## What the exercise asks
Copy down all of the data underneath, exactly as shown.

-- Start --

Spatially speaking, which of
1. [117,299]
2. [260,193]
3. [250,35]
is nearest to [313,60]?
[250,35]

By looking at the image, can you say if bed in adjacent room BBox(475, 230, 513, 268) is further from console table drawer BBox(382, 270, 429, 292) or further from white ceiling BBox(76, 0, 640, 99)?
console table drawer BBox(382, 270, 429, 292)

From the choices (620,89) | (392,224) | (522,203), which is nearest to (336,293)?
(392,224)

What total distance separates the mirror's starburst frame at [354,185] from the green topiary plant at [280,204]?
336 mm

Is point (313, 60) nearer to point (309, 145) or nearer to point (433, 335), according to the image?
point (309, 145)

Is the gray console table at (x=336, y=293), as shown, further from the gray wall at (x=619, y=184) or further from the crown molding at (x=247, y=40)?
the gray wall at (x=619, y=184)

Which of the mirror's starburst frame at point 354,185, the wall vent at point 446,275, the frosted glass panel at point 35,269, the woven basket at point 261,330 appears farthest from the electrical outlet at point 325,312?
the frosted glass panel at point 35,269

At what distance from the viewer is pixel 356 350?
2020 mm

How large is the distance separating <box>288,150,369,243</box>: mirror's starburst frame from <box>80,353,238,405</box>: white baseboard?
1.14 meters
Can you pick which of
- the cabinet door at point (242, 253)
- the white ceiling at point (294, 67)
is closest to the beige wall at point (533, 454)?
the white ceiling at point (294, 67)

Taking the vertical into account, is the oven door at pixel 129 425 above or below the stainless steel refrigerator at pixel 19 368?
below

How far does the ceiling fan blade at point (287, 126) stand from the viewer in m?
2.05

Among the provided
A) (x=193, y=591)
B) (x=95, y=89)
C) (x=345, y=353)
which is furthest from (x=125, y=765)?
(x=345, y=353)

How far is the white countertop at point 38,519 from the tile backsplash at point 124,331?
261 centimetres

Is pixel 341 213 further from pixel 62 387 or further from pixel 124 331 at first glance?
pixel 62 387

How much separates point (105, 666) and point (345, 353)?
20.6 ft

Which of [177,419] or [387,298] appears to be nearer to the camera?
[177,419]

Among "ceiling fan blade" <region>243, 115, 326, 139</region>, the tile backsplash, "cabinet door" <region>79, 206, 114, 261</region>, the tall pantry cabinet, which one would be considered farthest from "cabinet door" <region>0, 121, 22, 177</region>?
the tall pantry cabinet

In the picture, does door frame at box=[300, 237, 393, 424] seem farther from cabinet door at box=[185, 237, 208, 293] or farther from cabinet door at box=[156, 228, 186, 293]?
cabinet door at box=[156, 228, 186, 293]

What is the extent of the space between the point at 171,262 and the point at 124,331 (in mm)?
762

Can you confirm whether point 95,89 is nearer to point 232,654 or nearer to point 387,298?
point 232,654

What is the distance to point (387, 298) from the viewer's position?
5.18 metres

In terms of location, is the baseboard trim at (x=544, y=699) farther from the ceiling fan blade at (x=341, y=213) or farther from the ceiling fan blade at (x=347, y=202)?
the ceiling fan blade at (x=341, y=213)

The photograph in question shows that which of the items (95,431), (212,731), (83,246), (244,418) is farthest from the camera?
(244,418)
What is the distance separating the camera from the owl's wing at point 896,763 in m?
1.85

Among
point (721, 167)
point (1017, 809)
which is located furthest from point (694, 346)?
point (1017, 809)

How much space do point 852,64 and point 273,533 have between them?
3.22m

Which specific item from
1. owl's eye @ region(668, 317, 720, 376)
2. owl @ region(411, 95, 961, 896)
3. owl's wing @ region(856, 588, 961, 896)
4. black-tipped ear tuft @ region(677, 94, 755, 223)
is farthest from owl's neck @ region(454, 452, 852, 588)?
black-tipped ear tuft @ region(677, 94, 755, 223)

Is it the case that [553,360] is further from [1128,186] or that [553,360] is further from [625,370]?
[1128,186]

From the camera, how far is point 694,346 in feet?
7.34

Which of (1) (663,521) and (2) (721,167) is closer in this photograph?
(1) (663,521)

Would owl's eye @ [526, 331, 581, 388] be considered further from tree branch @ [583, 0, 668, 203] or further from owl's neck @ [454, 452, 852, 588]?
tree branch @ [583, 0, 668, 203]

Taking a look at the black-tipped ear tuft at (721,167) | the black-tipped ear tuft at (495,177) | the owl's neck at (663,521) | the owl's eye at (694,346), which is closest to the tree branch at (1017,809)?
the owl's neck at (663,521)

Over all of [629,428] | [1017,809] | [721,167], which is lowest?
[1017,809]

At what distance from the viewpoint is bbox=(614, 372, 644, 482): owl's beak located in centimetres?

-- End --

## Reply to the task
Spatially speaking, which of
1. [117,299]
2. [260,193]
3. [250,35]
is nearest to [313,60]?
[250,35]

By looking at the image, can you say if bed in adjacent room BBox(475, 230, 513, 268) is further from console table drawer BBox(382, 270, 429, 292) or further from white ceiling BBox(76, 0, 640, 99)?
console table drawer BBox(382, 270, 429, 292)

From the choices (620,89) | (392,224) | (522,203), which is nearest to (336,293)?
(392,224)

What total distance separates the mirror's starburst frame at [354,185] from the green topiary plant at [280,204]?
336 mm

Is point (313, 60) nearer to point (309, 145) or nearer to point (433, 335), according to the image?
point (309, 145)

Is the gray console table at (x=336, y=293), as shown, further from the gray wall at (x=619, y=184) or further from the crown molding at (x=247, y=40)?
the gray wall at (x=619, y=184)

Which of the mirror's starburst frame at point 354,185, the wall vent at point 446,275, the frosted glass panel at point 35,269, the woven basket at point 261,330 appears farthest from the electrical outlet at point 325,312?
the frosted glass panel at point 35,269

At what distance from the viewer is pixel 356 350?
2020 mm

How large is the distance separating <box>288,150,369,243</box>: mirror's starburst frame from <box>80,353,238,405</box>: white baseboard?
1.14 meters
Can you pick which of
- the cabinet door at point (242, 253)
- the white ceiling at point (294, 67)
is closest to the beige wall at point (533, 454)?
the white ceiling at point (294, 67)

Taking the vertical into account, is the oven door at pixel 129 425 above or below the stainless steel refrigerator at pixel 19 368?
below

How far does the ceiling fan blade at point (287, 126) stand from the viewer in m?
2.05

Among the provided
A) (x=193, y=591)
B) (x=95, y=89)
C) (x=345, y=353)
which is furthest from (x=125, y=765)?
(x=345, y=353)

How far is the white countertop at point 38,519 from the tile backsplash at point 124,331?
261 centimetres

Is pixel 341 213 further from pixel 62 387 or further from pixel 124 331 at first glance?
pixel 62 387

How much separates point (105, 666) and point (345, 353)?
20.6 ft

Which of [177,419] or [387,298] appears to be nearer to the camera?
[177,419]

Among "ceiling fan blade" <region>243, 115, 326, 139</region>, the tile backsplash, "cabinet door" <region>79, 206, 114, 261</region>, the tall pantry cabinet, which one would be considered farthest from "cabinet door" <region>0, 121, 22, 177</region>?
the tall pantry cabinet

In the picture, does door frame at box=[300, 237, 393, 424] seem farther from cabinet door at box=[185, 237, 208, 293] or farther from cabinet door at box=[156, 228, 186, 293]?
cabinet door at box=[156, 228, 186, 293]

What is the extent of the space between the point at 171,262 and the point at 124,331 (in mm)?
762

Can you confirm whether point 95,89 is nearer to point 232,654 or nearer to point 387,298?
point 232,654

What is the distance to point (387, 298) from the viewer's position?
5.18 metres

In terms of location, is the baseboard trim at (x=544, y=699) farther from the ceiling fan blade at (x=341, y=213) or farther from the ceiling fan blade at (x=347, y=202)?
the ceiling fan blade at (x=341, y=213)

The photograph in question shows that which of the items (95,431), (212,731), (83,246), (244,418) is farthest from the camera?
(244,418)
What is the distance separating the camera from the owl's wing at point 896,763 in m?
1.85

Among
point (721, 167)
point (1017, 809)
which is located furthest from point (694, 346)?
point (1017, 809)

How much space do point 852,64 and point 273,533 have between them?
3.22m

Which specific item from
1. owl's eye @ region(668, 317, 720, 376)
2. owl @ region(411, 95, 961, 896)
3. owl's wing @ region(856, 588, 961, 896)
4. black-tipped ear tuft @ region(677, 94, 755, 223)
is farthest from owl's neck @ region(454, 452, 852, 588)?
black-tipped ear tuft @ region(677, 94, 755, 223)

Is it the case that [553,360] is further from [1128,186] or that [553,360] is further from [625,370]?
[1128,186]

From the camera, how far is point 694,346 in feet?
7.34

Which of (1) (663,521) and (2) (721,167) is closer in this photograph?
(1) (663,521)

Would owl's eye @ [526, 331, 581, 388] be considered further from tree branch @ [583, 0, 668, 203] or further from owl's neck @ [454, 452, 852, 588]?
tree branch @ [583, 0, 668, 203]

Taking a look at the black-tipped ear tuft at (721,167) | the black-tipped ear tuft at (495,177) | the owl's neck at (663,521) | the owl's eye at (694,346), which is closest to the tree branch at (1017,809)?
the owl's neck at (663,521)

Over all of [629,428] | [1017,809] | [721,167], which is lowest?
[1017,809]

At what distance from the viewpoint is bbox=(614, 372, 644, 482): owl's beak located in centimetres?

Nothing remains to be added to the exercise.